(Data supplied)
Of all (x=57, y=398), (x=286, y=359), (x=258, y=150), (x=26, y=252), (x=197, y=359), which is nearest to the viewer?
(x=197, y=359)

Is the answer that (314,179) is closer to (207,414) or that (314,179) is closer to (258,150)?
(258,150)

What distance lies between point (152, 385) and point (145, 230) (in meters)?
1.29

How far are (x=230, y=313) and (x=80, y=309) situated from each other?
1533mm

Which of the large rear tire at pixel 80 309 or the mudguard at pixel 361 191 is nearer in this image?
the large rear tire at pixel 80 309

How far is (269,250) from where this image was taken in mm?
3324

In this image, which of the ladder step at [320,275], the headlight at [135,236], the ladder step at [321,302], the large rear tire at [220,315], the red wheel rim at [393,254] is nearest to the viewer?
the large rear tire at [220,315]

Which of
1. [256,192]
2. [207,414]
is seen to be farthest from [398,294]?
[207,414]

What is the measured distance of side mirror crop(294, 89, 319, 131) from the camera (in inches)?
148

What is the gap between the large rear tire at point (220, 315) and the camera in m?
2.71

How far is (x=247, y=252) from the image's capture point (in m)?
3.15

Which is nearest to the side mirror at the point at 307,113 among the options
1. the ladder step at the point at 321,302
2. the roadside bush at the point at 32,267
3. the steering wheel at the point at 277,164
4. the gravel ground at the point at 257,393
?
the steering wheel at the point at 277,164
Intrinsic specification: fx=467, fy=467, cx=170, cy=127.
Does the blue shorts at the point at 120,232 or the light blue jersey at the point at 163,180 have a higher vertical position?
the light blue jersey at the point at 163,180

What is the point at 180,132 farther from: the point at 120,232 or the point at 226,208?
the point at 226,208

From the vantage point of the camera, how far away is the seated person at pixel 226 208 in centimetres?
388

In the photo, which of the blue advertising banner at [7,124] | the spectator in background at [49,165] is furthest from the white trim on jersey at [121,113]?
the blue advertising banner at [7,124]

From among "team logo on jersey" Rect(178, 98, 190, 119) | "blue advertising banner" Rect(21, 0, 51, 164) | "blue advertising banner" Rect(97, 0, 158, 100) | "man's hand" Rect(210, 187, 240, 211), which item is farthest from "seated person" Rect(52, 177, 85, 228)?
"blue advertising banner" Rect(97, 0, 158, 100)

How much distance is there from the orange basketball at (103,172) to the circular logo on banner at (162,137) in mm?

(What to work on) Copy the rows word for word, starting at the line that contains "177, 85, 228)?" and continuing up to and including the last line of the rows.

(Result of this exercise)
From among "team logo on jersey" Rect(178, 98, 190, 119) | "blue advertising banner" Rect(21, 0, 51, 164) | "blue advertising banner" Rect(97, 0, 158, 100) | "man's hand" Rect(210, 187, 240, 211), which item is farthest from "seated person" Rect(52, 177, 85, 228)?
"blue advertising banner" Rect(97, 0, 158, 100)

How much distance is there from the orange basketball at (103,172) to the circular logo on banner at (162,137) in mm?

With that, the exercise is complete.